NetBSD/amd64 is a port to the AMD64 family of processors; it supports CPUs that implement the 64-bit x86 architecture. This covers all recent AMD and Intel models.

NetBSD/amd64 is a 64bit operating system. Running 32-bit NetBSD/i386 binaries is supported as well; see compat_netbsd32(8).

The port was first committed to the NetBSD source tree as NetBSD/x86_64 on June 19th, 2001 and renamed to NetBSD/amd64 on April 26th, 2003.

The original work to do this port was done by Frank van der Linden at Wasabi Systems, assisted by AMD, who provided the simulator (Simics VirtuHammer), pre-release hardware and access to a range of Opteron hardware through the AMD Developer Center.

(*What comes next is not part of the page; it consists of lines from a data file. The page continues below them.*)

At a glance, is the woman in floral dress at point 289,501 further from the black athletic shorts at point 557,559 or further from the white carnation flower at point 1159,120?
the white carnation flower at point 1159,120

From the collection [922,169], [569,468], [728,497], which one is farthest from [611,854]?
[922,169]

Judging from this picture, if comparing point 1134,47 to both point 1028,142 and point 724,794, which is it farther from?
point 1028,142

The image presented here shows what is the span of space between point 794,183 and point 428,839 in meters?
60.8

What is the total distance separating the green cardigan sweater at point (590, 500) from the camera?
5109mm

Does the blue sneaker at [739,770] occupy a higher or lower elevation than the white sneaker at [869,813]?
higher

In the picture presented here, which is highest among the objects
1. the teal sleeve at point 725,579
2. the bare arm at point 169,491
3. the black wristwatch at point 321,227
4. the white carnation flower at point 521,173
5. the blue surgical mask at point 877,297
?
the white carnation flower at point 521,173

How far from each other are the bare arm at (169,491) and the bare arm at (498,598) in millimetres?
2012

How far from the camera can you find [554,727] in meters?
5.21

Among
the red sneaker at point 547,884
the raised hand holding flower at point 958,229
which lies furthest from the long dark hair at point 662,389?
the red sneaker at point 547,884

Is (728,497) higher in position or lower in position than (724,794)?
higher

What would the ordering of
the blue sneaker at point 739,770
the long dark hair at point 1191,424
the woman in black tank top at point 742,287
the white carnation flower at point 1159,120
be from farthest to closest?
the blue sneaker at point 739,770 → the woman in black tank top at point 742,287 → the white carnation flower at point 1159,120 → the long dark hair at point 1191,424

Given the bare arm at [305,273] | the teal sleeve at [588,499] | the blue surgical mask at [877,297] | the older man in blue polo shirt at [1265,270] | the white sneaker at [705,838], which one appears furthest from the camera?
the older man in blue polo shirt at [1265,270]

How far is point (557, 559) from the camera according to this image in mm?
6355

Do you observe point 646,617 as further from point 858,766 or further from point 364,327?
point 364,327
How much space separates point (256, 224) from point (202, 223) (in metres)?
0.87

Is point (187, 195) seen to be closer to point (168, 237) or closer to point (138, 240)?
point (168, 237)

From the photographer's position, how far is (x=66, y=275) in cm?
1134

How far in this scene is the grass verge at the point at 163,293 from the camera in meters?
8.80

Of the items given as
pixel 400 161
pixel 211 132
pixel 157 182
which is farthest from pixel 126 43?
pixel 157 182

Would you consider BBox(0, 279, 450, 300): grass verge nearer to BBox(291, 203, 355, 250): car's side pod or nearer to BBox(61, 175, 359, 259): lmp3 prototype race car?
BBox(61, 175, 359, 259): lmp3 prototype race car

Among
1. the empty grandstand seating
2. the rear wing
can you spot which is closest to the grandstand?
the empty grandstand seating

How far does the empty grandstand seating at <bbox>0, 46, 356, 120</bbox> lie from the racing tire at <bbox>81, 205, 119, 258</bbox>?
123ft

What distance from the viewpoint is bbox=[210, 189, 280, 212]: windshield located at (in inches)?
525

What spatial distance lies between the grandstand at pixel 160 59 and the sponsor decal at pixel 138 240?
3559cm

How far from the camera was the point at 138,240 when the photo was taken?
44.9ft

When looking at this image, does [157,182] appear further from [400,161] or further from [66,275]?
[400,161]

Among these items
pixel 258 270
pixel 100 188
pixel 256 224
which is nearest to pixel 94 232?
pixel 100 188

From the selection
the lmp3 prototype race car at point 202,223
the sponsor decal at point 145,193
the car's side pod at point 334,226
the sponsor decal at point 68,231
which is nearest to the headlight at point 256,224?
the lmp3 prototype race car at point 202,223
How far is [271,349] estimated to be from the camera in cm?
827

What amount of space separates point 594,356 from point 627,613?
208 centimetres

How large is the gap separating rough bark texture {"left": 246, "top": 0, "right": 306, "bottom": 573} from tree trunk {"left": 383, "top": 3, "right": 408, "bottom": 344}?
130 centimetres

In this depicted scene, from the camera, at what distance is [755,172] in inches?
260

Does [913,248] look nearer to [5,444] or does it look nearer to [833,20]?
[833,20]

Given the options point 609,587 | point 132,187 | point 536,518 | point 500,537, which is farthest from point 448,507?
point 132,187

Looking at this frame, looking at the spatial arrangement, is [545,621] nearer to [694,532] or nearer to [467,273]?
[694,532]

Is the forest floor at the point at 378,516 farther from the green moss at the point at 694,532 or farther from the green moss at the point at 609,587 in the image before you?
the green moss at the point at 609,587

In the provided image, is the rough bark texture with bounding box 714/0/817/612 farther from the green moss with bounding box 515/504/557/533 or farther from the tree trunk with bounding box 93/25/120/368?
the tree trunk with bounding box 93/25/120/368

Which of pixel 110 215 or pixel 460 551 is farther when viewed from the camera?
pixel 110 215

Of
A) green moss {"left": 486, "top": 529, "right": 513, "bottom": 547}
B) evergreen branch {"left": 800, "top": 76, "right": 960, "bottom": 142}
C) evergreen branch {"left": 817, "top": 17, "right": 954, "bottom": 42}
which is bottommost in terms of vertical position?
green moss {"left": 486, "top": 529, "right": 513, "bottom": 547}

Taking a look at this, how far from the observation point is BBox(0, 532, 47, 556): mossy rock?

The port is fully functional. It has been tested on single-CPU and multiprocessor (SMP) Opteron configurations. Since the release of NetBSD 2.0, it is a completely supported platform.

NetBSD/amd64 News

2017-10-12:   KASLR
An alternate bootloader capable of randomizing kernel memory locations at boot has been added. See a blog post for more information.
2016-07-27:   W^X kernel
With the last RWX page removed, the amd64 kernel now uses exclusively read-write or read-execute pages, a significant security improvement.
2013-11-11:   Extended precision
amd64 now defaults to 80-bit long double. Older binaries will continue to run without extended precision, and will compute the same results.